Pertama, kita tidak perlu menggantungkan diri sepenuhnya kepada makanan berbahan dasar gandum yang tidak bisa kita produksi. Kita harus hentikan obsesi kita dengan mie instan. Ada argumen bahwa mie instan itu praktis. Dia bisa ditransportasikan dengan mudah. Sehingga bisa menjadi makanan cepat untuk bencana, misalnya.
Argumen ini sangat lemah. Kita bisa membuat makanan instan dengan bahan apa saja bukan? Tidak butuh Industri 4.0 untuk membuat mie instan berbahan dasar sagu, misalnya.
Kedua, kita harus menghentikan ketergantungan kita pada beras. Memang kita memiliki afinitas kultural terhadap beras. Tapi makan dengan campuran umbi-umbian bukanlah sesuatu yang nista. Makan umbi-umbian bukan simbol kemiskinan. Bahkan makan umbi-umbian lebih baik untuk kesehatan karena banyak umbi memiliki kadar glukosa (gula) lebih rendah daripada beras.
Yang kita butuhkan adalah kampanye. Jika perusahan mie instan bisa membuka pasar, mengapa pangan alternatif tidak bisa? Disinilah kita memerlukan intervensi pemerintah khususnya dalam mendidik masyarakat untuk memanfaatkan sumber-sumber pangan yang tersedia, mendorong produksinya, dan membantu distribusinya.

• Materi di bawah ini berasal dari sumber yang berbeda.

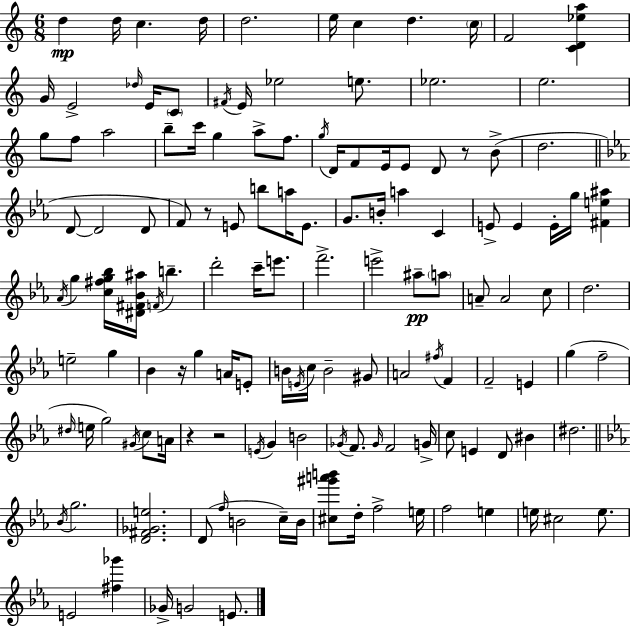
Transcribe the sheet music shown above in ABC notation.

X:1
T:Untitled
M:6/8
L:1/4
K:Am
d d/4 c d/4 d2 e/4 c d c/4 F2 [CD_ea] G/4 E2 _d/4 E/4 C/2 ^F/4 E/4 _e2 e/2 _e2 e2 g/2 f/2 a2 b/2 c'/4 g a/2 f/2 g/4 D/4 F/2 E/4 E/2 D/2 z/2 B/2 d2 D/2 D2 D/2 F/2 z/2 E/2 b/2 a/4 E/2 G/2 B/4 a C E/2 E E/4 g/4 [^Fe^a] _A/4 g [c^fg_b]/4 [^D^F_B^a]/4 F/4 b d'2 c'/4 e'/2 f'2 e'2 ^a/2 a/2 A/2 A2 c/2 d2 e2 g _B z/4 g A/4 E/2 B/4 E/4 c/4 B2 ^G/2 A2 ^f/4 F F2 E g f2 ^d/4 e/4 g2 ^G/4 c/2 A/4 z z2 E/4 G B2 _G/4 F/2 _G/4 F2 G/4 c/2 E D/2 ^B ^d2 _B/4 g2 [D^F_Ge]2 D/2 f/4 B2 c/4 B/4 [^c^g'a'b']/2 d/4 f2 e/4 f2 e e/4 ^c2 e/2 E2 [^f_g'] _G/4 G2 E/2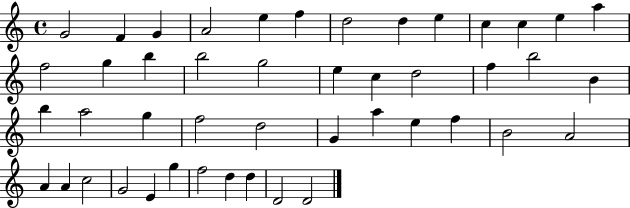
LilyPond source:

{
  \clef treble
  \time 4/4
  \defaultTimeSignature
  \key c \major
  g'2 f'4 g'4 | a'2 e''4 f''4 | d''2 d''4 e''4 | c''4 c''4 e''4 a''4 | \break f''2 g''4 b''4 | b''2 g''2 | e''4 c''4 d''2 | f''4 b''2 b'4 | \break b''4 a''2 g''4 | f''2 d''2 | g'4 a''4 e''4 f''4 | b'2 a'2 | \break a'4 a'4 c''2 | g'2 e'4 g''4 | f''2 d''4 d''4 | d'2 d'2 | \break \bar "|."
}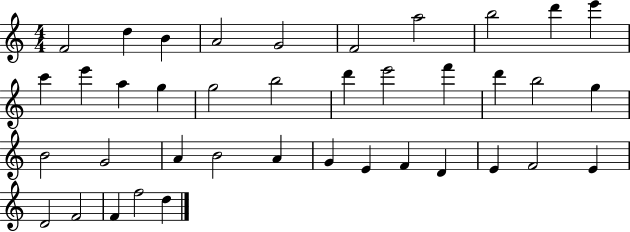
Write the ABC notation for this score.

X:1
T:Untitled
M:4/4
L:1/4
K:C
F2 d B A2 G2 F2 a2 b2 d' e' c' e' a g g2 b2 d' e'2 f' d' b2 g B2 G2 A B2 A G E F D E F2 E D2 F2 F f2 d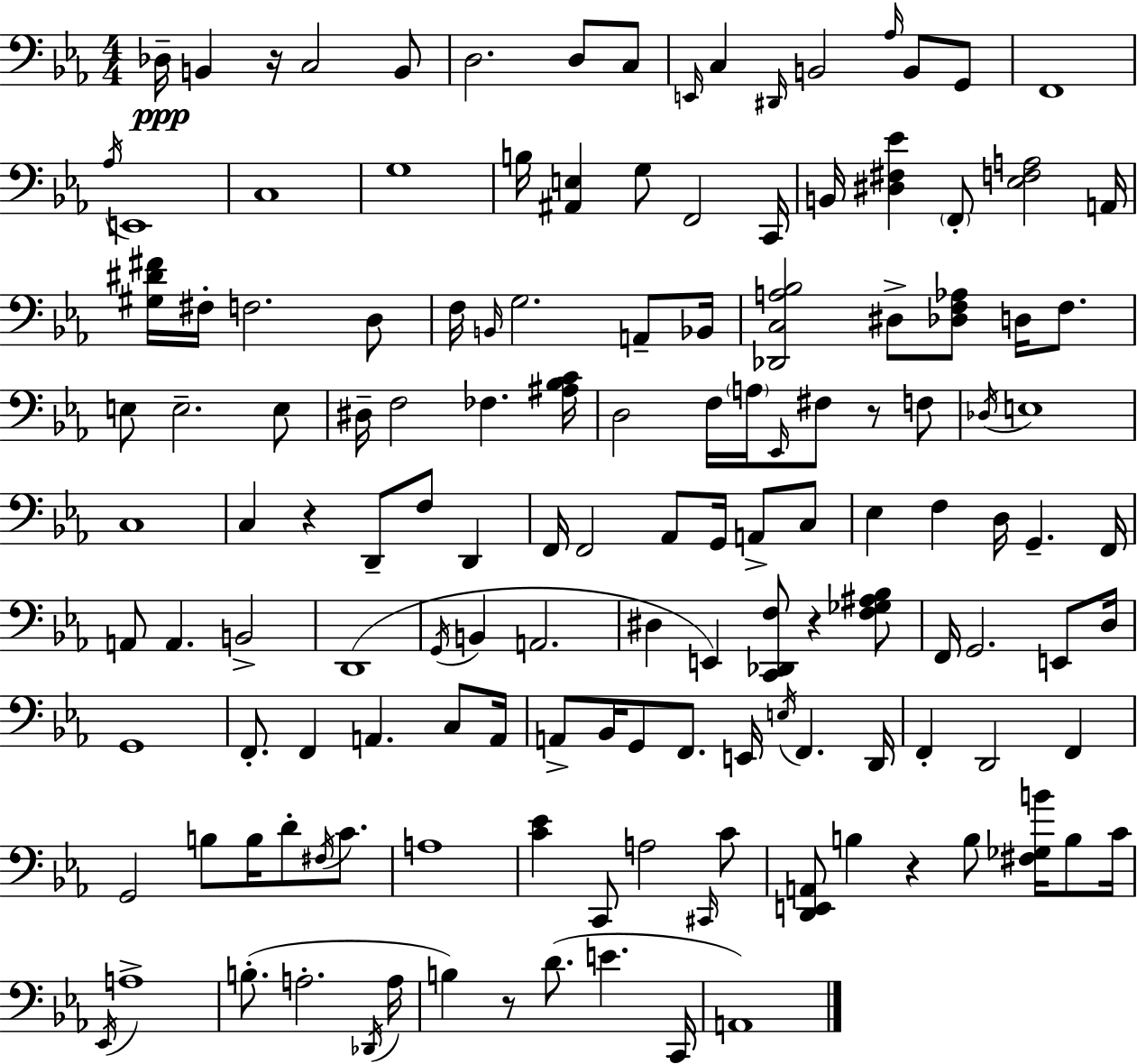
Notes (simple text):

Db3/s B2/q R/s C3/h B2/e D3/h. D3/e C3/e E2/s C3/q D#2/s B2/h Ab3/s B2/e G2/e F2/w Ab3/s E2/w C3/w G3/w B3/s [A#2,E3]/q G3/e F2/h C2/s B2/s [D#3,F#3,Eb4]/q F2/e [Eb3,F3,A3]/h A2/s [G#3,D#4,F#4]/s F#3/s F3/h. D3/e F3/s B2/s G3/h. A2/e Bb2/s [Db2,C3,A3,Bb3]/h D#3/e [Db3,F3,Ab3]/e D3/s F3/e. E3/e E3/h. E3/e D#3/s F3/h FES3/q. [A#3,Bb3,C4]/s D3/h F3/s A3/s Eb2/s F#3/e R/e F3/e Db3/s E3/w C3/w C3/q R/q D2/e F3/e D2/q F2/s F2/h Ab2/e G2/s A2/e C3/e Eb3/q F3/q D3/s G2/q. F2/s A2/e A2/q. B2/h D2/w G2/s B2/q A2/h. D#3/q E2/q [C2,Db2,F3]/e R/q [F3,Gb3,A#3,Bb3]/e F2/s G2/h. E2/e D3/s G2/w F2/e. F2/q A2/q. C3/e A2/s A2/e Bb2/s G2/e F2/e. E2/s E3/s F2/q. D2/s F2/q D2/h F2/q G2/h B3/e B3/s D4/e F#3/s C4/e. A3/w [C4,Eb4]/q C2/e A3/h C#2/s C4/e [D2,E2,A2]/e B3/q R/q B3/e [F#3,Gb3,B4]/s B3/e C4/s Eb2/s A3/w B3/e. A3/h. Db2/s A3/s B3/q R/e D4/e. E4/q. C2/s A2/w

Mengapa kita tergantung pada beras dan gandum? Kalau Anda belajar politik ekonomi, Anda pasti akan mengerti bagaimana konsumsi pangan ini dikendalikan oleh kepentingan-kepentingan raksasa bisnis dan elit-elit politik. Mereka tidak pernah tersentuh.
Disinilah salah satu oligarki bersemayam. Mereka mengontrol perut Anda!